I am building a workstation with the purpose of analyzing multiple terabytes of data. Hundreds of tables, hundreds of columns, various data types throughout. This will include slicing-and-dicing the data into various aggregations and writing it back to summary tables (similar to building a cube) as well as processing large queries with lots of joins.
Most of the specs for database servers are (obviously) designed with lots of users in mind hitting the server. In this case, I'm the only user, so most of the times there will be only one or two big queries going on at once. Likewise, I may be taking a complex query and then rendering the output of that query (say 500GB+) to another table somewhere.

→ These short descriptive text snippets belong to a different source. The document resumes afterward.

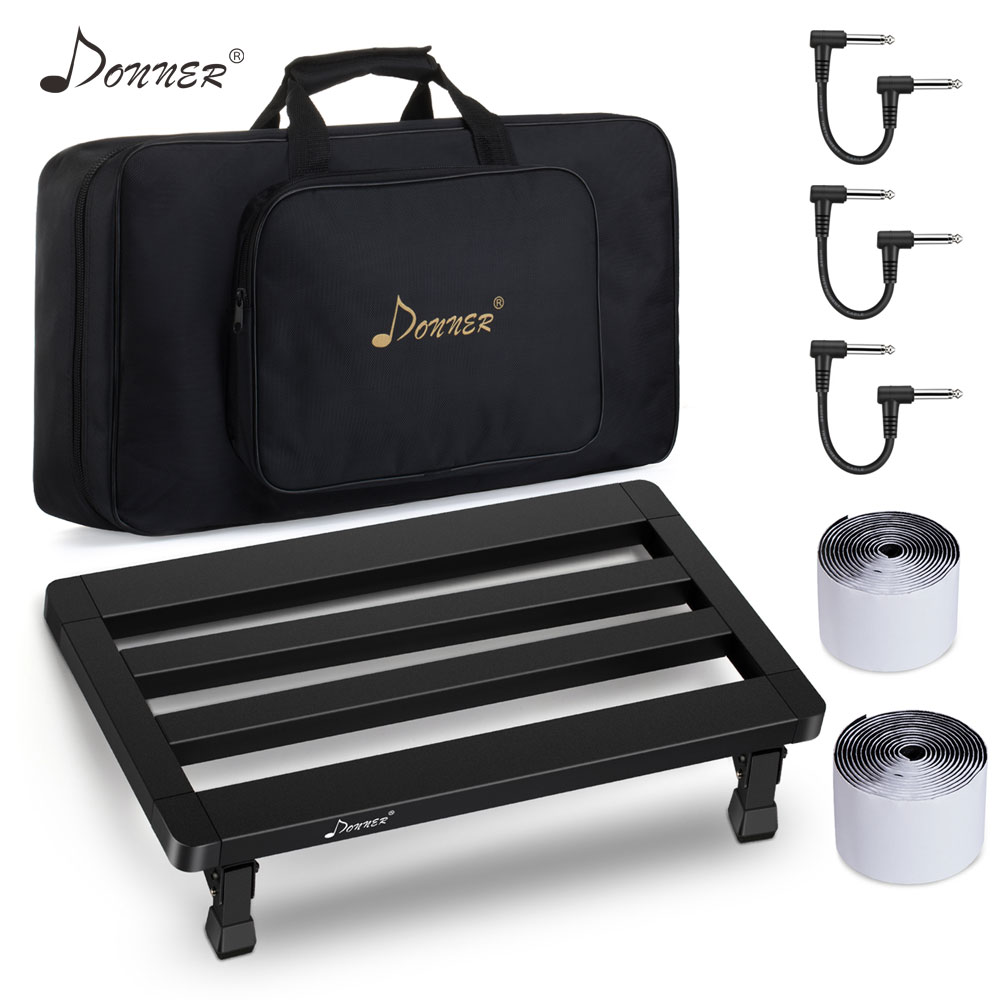 Donner Pedal Board Removable Guitar Effects Pedals Board Set Bag Guitar Cable Tape Case Kit Aluminum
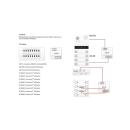 R21/K8 Tasten Converter zum auflegen externer Klingeltasten (Briefkasten Sprechanlagen)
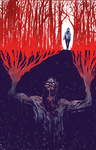 Wytches 4 Variant by thisismyboomstick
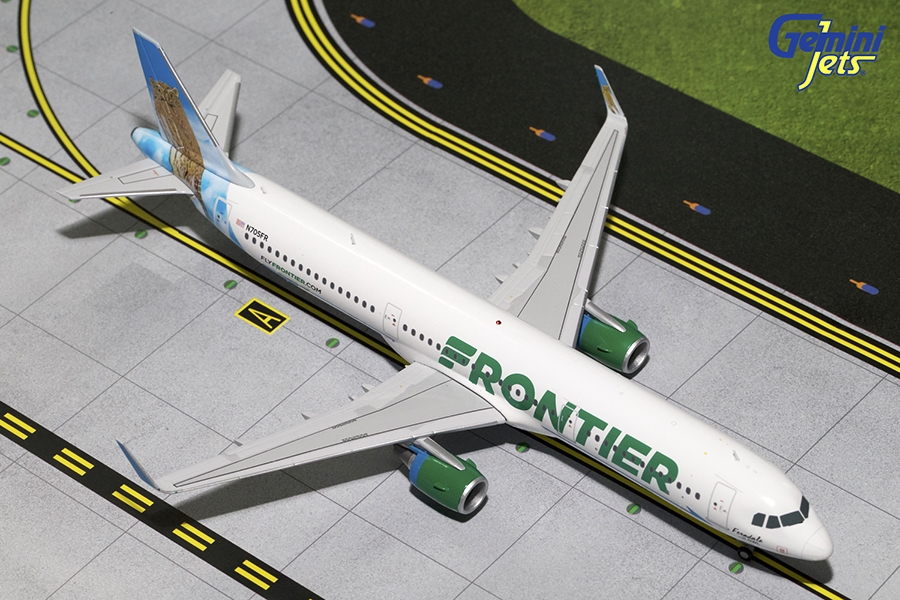 "Frontier Airlines A321-200 Sharklets ""Ferndale the Owl"" N705FR (1:200) - Preorder item, order now for future delivery"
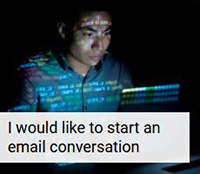 I would like to start an email conversation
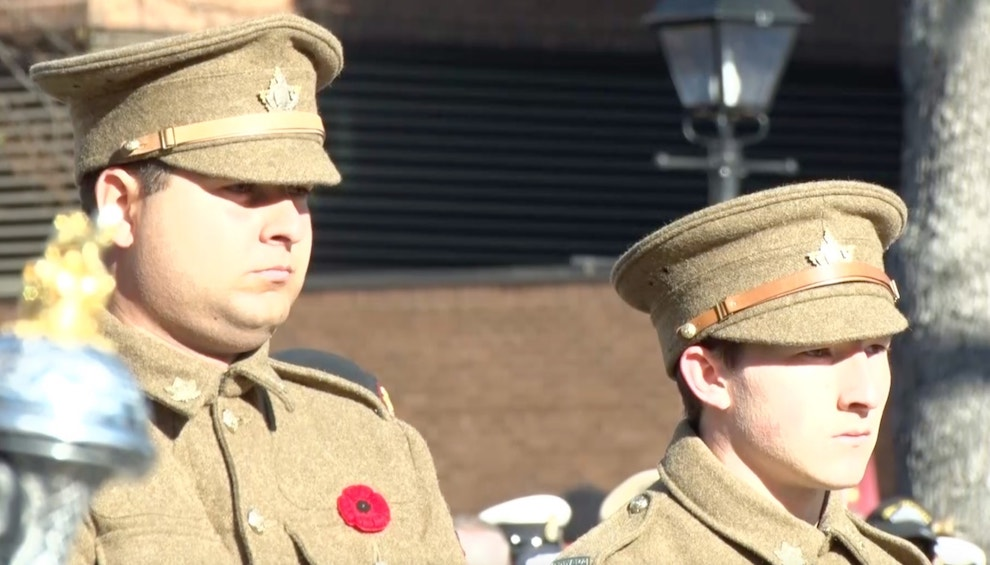 Soldiers in First World War attire participate in Halifax's ceremony.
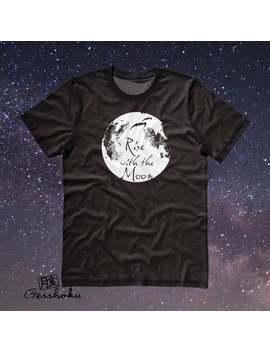 Moon Shirt Aesthetic Full Moon Tshirt Witchy Magick   Rise With The Moon   Womens Gothic Shirt Guys Vampire Clothing Soft Grunge Werewolf by Etsy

I want these reads/writes to happen as fast as possible but I also don't want to invest in hardware that is never going to be utilized. What recommendations does anyone have as far as CPU (clock-speed vs core count), memory size, and disk speed?
One setup I had considered was the following:
- CPU: i7-6950X
- RAM: 128GB (is this enough?)
- SSD: Multiple Samsung 960 PRO 2TBs (NVMe sticks)

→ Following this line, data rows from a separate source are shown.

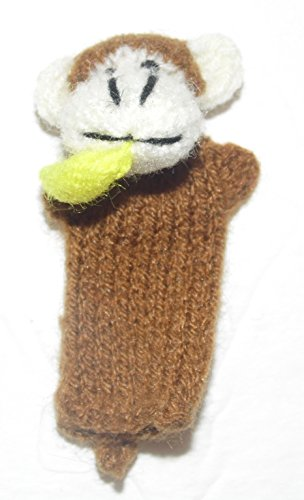 Beige Monkey with Banana Finger Puppet From Peru Handmade Alpaca Wool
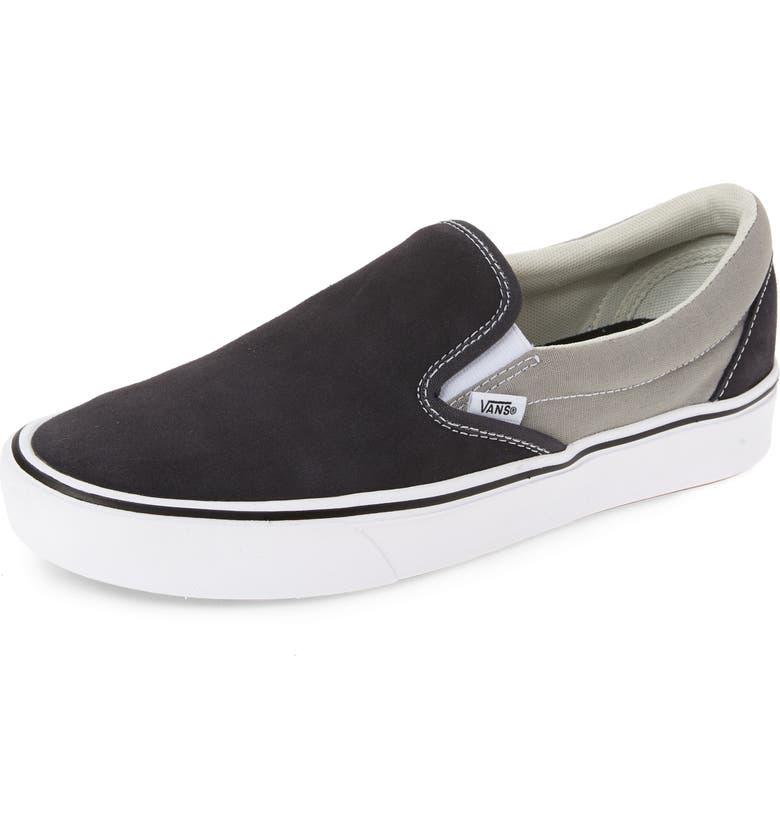 Vans ComfyCush Slip On Sneaker (Men)   Nordstrom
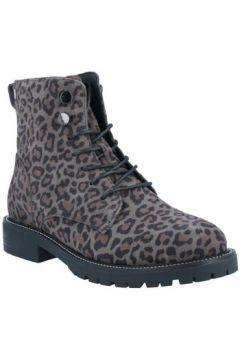 Bottines Carmela Shoes Carmela 66860 Botiness Militares Animal Print de Mujer(101743770)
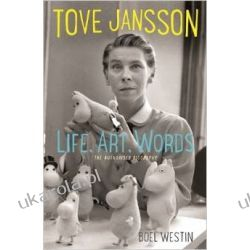 Tove Jansson Life, Art, Words: The Authorised Biography Mundury, odznaki i odznaczenia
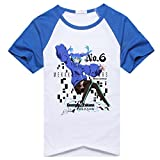 AnimeTown Kagerou Project Mekakucity Actors Costume Anime Short Sleeves Tee T-Shirt (L, Blue and White)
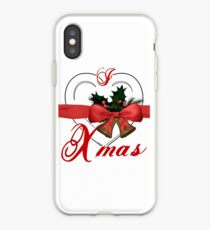 i love xmas - heart with christmas bells iPhone Case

No one database should exceed 2TB so the various DBs might be spread across multiple of the NVMe drives. Not sure if I should be going Xeon instead of i7 and, if so, should favor higher clock speed or higher core count. Lastly, wondering if 128GB RAM is enough but I was hoping the blazing fast disks would help make up for that.
Any and all versions of SQL Server are in play (including Enterprise Edition), meaning I can use whatever version best fits the performance needs.
Any advice is appreciated!
Best Answer
Favor the fastest processors you can get, over pure core count. Get as much memory as you can afford up to the maximum size of data you expect to process in one chunk. The NVMe SSDs you have specced are exactly what I would recommend.
Without more precise requirements, it is difficult to recommend specifics.
Take a look at this answer for details about clock speed vs core count. Which edition of SQL Server are you going to use?